The news reports suggest that Omarosa’s last White House ally standing was Trump himself, and that makes sense. Trump coproduced episodes in three of Omarosa’s reality-TV bids: the seventh and 13th seasons of The Apprentice, starring Trump; plus the first season of The Ultimate Merger, starring Omarosa. For nearly two decades, Omarosa has been Trump’s token black consigliere, a woman whose constant proximity to Trump invites, but simultaneously negates, questions about her expertise. Her junior service in the Clinton administration notwithstanding, Omarosa is no more or less capable than the president himself in matters of public policy or national leadership.

- GIVEN DATA -

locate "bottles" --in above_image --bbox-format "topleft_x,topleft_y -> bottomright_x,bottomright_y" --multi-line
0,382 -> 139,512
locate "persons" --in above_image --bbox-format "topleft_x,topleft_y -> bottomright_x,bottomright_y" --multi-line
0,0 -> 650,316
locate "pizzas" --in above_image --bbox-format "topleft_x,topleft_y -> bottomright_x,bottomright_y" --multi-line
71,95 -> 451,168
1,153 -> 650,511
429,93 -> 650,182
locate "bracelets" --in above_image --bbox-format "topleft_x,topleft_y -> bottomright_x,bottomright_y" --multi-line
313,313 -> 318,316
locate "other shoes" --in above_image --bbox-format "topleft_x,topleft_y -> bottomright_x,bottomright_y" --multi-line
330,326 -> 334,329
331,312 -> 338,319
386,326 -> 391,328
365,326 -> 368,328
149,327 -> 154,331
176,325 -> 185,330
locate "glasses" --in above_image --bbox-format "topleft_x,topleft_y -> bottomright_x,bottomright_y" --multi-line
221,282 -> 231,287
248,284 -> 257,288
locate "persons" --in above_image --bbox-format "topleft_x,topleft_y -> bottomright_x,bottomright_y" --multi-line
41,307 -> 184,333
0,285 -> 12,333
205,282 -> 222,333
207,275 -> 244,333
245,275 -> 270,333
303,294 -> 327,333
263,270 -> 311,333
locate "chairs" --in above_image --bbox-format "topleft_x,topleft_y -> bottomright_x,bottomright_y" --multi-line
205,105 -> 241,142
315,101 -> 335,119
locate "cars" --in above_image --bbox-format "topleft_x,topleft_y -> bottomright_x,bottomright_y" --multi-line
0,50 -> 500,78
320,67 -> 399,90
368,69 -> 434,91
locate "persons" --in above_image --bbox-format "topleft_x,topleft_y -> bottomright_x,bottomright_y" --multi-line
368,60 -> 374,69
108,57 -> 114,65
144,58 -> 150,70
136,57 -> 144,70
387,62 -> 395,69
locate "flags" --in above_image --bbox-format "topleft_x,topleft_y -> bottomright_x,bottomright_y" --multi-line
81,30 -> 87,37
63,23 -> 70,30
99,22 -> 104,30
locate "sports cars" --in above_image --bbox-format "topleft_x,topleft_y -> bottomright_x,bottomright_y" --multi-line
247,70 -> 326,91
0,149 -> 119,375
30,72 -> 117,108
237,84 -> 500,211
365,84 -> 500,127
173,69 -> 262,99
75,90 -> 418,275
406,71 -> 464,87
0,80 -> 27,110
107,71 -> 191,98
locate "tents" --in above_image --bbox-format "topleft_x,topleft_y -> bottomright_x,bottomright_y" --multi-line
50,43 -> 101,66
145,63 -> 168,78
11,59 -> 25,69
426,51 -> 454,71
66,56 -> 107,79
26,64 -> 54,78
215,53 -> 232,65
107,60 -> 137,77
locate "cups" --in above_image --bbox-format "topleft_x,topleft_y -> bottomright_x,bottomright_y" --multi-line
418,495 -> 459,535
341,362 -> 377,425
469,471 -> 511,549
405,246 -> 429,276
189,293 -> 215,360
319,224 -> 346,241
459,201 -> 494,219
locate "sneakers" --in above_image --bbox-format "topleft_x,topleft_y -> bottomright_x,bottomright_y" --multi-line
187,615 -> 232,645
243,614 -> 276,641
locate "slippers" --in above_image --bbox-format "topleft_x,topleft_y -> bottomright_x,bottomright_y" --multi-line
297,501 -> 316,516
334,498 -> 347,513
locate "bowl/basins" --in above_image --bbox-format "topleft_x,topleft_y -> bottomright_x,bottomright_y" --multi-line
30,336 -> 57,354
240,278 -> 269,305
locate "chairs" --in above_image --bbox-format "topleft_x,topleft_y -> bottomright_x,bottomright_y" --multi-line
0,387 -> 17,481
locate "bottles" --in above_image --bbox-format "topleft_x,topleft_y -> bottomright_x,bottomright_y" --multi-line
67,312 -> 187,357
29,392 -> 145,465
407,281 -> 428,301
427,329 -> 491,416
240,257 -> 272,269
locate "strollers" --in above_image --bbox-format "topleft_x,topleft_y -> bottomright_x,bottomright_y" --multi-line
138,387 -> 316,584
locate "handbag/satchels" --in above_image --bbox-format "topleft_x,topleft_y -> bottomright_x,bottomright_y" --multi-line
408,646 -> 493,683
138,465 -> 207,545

- HOW TO COMPLETE THIS TASK -
From the passage about Omarosa, copy out word for word the stretch from "The news reports" through "or national leadership.".

- ANSWER TO THE PROBLEM -
The news reports suggest that Omarosa’s last White House ally standing was Trump himself, and that makes sense. Trump coproduced episodes in three of Omarosa’s reality-TV bids: the seventh and 13th seasons of The Apprentice, starring Trump; plus the first season of The Ultimate Merger, starring Omarosa. For nearly two decades, Omarosa has been Trump’s token black consigliere, a woman whose constant proximity to Trump invites, but simultaneously negates, questions about her expertise. Her junior service in the Clinton administration notwithstanding, Omarosa is no more or less capable than the president himself in matters of public policy or national leadership.